Debin Liu on risk-based access control and usable security. His work included a mastery of quantitative tools combined with economic theories of security; such as applying contract theory to access control. After his time as a senior researcher at PayPal, he returned to China to built the country's first consumer credit rating agency.

Camilo Veicco on Tor. His redesign of TCP in Tor reduced delay, jitter, and prevented timing attacks. He is a senior scientist at Mozilla.

Alex Tsow on making programming easier, usable security. Alex combined programming languages with usability to make the creation of secure code easier for developers. Alex was a post-doctoral fellow rather than a doctoral student. He is now at MITRE.

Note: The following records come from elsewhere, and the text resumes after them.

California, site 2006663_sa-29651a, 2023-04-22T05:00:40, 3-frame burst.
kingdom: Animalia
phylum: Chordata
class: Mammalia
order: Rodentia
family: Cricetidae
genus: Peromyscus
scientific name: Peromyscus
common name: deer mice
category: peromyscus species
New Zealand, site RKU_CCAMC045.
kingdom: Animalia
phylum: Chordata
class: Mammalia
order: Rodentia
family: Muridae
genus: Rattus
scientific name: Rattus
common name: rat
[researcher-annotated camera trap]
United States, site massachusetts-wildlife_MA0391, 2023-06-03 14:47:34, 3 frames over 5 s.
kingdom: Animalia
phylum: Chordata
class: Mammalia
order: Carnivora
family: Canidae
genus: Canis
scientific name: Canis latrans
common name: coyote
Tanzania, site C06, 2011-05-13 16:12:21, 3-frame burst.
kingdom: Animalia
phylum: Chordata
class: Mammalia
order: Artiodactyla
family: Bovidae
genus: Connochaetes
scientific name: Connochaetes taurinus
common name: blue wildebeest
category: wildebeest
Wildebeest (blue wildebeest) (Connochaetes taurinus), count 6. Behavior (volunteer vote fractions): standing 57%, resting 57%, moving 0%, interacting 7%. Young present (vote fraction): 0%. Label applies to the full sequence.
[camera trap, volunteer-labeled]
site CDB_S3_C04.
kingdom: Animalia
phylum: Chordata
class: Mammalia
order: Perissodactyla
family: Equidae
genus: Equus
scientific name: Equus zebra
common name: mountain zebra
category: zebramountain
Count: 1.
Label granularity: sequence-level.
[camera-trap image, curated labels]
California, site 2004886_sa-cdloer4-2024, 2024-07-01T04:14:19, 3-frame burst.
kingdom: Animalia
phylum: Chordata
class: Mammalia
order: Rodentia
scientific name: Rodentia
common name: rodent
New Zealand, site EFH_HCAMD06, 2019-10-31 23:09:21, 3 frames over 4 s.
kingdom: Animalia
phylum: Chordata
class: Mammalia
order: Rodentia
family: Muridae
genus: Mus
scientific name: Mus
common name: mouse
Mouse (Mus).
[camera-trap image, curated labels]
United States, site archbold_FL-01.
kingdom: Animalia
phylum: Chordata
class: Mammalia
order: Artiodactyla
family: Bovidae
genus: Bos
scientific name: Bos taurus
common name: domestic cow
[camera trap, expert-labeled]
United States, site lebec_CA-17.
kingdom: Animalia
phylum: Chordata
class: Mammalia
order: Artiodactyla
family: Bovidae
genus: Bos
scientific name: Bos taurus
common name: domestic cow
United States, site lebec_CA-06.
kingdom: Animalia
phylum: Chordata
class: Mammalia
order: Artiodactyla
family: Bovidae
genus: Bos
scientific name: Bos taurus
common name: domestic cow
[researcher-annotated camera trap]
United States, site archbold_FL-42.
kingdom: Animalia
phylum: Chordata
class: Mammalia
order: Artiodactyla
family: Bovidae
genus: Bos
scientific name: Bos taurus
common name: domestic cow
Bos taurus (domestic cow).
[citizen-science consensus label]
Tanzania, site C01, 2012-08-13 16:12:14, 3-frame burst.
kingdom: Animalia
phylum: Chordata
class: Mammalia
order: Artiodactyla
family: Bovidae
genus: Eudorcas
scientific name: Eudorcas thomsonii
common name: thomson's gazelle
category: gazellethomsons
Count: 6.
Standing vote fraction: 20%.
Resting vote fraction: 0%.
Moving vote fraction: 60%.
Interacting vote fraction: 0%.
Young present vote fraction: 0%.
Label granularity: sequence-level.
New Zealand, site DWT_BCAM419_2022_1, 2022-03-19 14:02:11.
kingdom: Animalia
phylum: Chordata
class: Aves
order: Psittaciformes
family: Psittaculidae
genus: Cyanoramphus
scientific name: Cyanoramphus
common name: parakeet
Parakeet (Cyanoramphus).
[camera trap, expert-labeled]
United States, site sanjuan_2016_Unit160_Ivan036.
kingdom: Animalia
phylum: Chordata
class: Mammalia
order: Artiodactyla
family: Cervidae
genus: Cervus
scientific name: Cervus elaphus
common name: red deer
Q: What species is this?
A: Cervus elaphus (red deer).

J Duncan on user-centered design, with a focus on ethical design of security experiments. He is a lecturer at IU.

Warigia Bowman on ICT for development with an interdisciplinary dissertation on Internet diffusion in East Africa. She is a professor at the University of Arkansas.

Allan Friedman on security and privacy. By combining game theory and social network modeling he was able to examine how information flowed across the combination of social and computing networks. His work pioneered the use of crowd-sourcing and peer production for diffusion of information sharing for community security and privacy (beyond open source communities). He is the Director of Cybersecurity Initiatives at National Telecommunications and Information Administration in the US Department of Commerce.

Somewhere between this and the next category lies Christopher Soghoian on electronic civil liberties. He is currently the Principal Technologist with the Speech, Privacy, and Technology Project at the ACLU.

Doctoral Alumni, Joint Advisor or Committee

Xiaoyong Zhou on mobile security.
Rui Wang on malware and security in ecommerce.
Carlos Osorio on ICT for development, innovation, security and privacy.
Kristiina Karvonen for whom I was a doctoral opponent.
Serena Chan on reliability and hardening by using commodity computing in satellites.
Sabine Schaffer on trust in the Internet.
Sara Wilford on privacy.

Selected Excellent Nondoctoral Alumni

Nicolas Serrano has done breakthrough work in interdisciplinary understanding of why PKI fails
Jonathan Schubauer examines the impact of regulation and organizational structure on privacy and permissions.
Gianpaolo Russo combined technical excellence with his pursuit of a JD. He is captain of the CTF team and deep into the bits in his work on binary analysis in IoT.
Sanjay Pandey has spent his career innovating for justice and transparency using ICTs in India.
Greg Norcie the intersection of public policy, traditional usability with security and privacy.
Farzaneh Asgharpour on mental models of security.
Ty Bross on mobile desvice security.
Alla Zollers on usable security and social trust, interaction designer on on Net Trust.
Hillary Elmore on usable PGP.
Gayathri Athreya on usable security.
Tony Moore
Taiyu Chen on ICT for development.
Brandon Stephens on usable security and Net Trust.